The findings from this preliminary study demonstrate that the proposed parallel imaging and compressed sensing framework can accurately estimate liver fat fraction at acceleration factors that are higher than those achievable by ARC/T2*-IDEAL. Linear regression showed the accuracy of the fat fraction estimates from the proposed method at acceleration factors up to 4x. Further, the average standard deviation of the fat fraction estimates at each acceleration factor was within 1% (in absolute terms) of that using 1x T2*-IDEAL, which suggests relatively minor noise amplification. Despite these quantitative findings, a qualitative perspective reveals the presence of image artifacts, especially at 4x acceleration, that could degrade the confidence of the estimated fat fractions in prospective studies. Therefore, it would be premature to draw final conclusions about the acceleration potential of the proposed method until a further analysis is performed that uses a larger subject cohort and radiologists’ evaluations of image quality.

The signal model in Eq. 1 assumes that water and fat share a common R2* value, which is not true in general. This assumption is known to introduce bias into the fat fraction estimate. However at clinically-relevant values of SNR and fat fraction, the introduced bias is outweighed by an improvement in noise performance when compared to the dual-R2* model (25,26).
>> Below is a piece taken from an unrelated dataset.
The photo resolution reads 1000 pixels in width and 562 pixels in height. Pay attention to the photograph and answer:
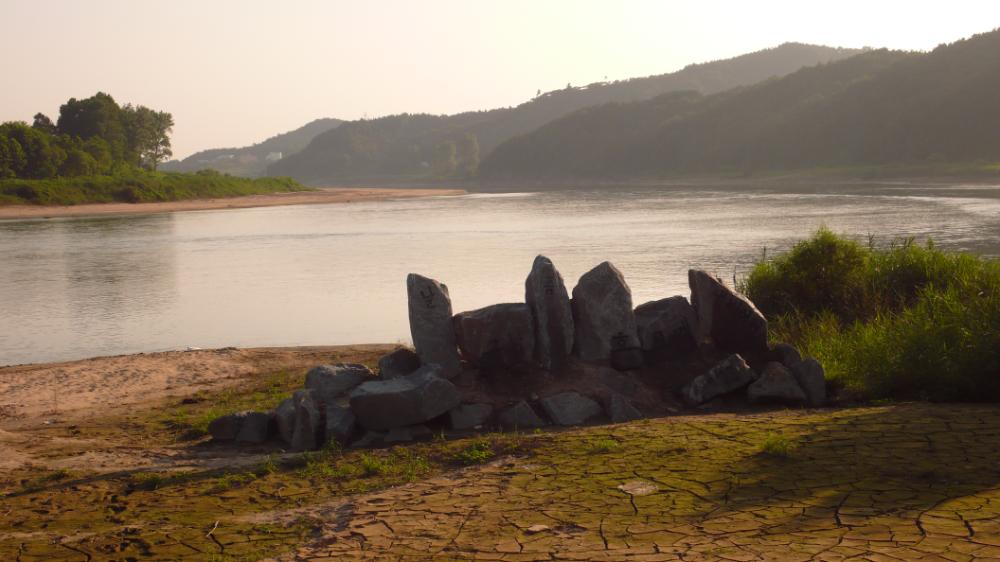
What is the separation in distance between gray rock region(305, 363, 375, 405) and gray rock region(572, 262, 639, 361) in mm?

Thus it has been suggested by Reeder et al. that the use of the single-R2* model is appropriate in this setting (26).

Our findings indicate that cubic B-splines provide a representation of the B0 field map that is sufficient enough for accurate fat fraction quantitation. The use of cubic B-splines imposes a parametric model on the B0 field map, which allows for the field map to be represented using fewer variables (i.e. B-spline coefficients) than the number of pixels. While this modeling is beneficial for estimating the B0 field map from undersampled measurements, it also prevents the field map estimate from assuming arbitrary values. Thus, it could have been the case that small errors in the B0 field map estimate caused significant errors in the fat fraction estimate.

A limitation of this study was that the undersampled k-space measurements were obtained by retrospectively downsampling the fully-sampled data rather than by truly acquiring them in an accelerated acquisition. Additional limitations of the present work include the need for a user defined regularization parameter and a relatively long reconstruction time of approximately 15 minutes per slice. It is worth noting that the same value of λ was used for all reconstructions, so it may be reasonable to fix this value for all future acquisitions that use similar parameters. However, for a more general approach, recent developments from Khare et al. (27) can be incorporated both to free the user from selecting any regularization parameters and to reduce the reconstruction time using iterative soft thresholding algorithms.

In conclusion, we have developed and demonstrated the feasibility of a joint parallel imaging and compressed sensing framework for liver fat quantitation. The proposed method accurately estimated liver fat fraction at acceleration factors that are higher than those achievable by a sequential parallel imaging and water-fat imaging method.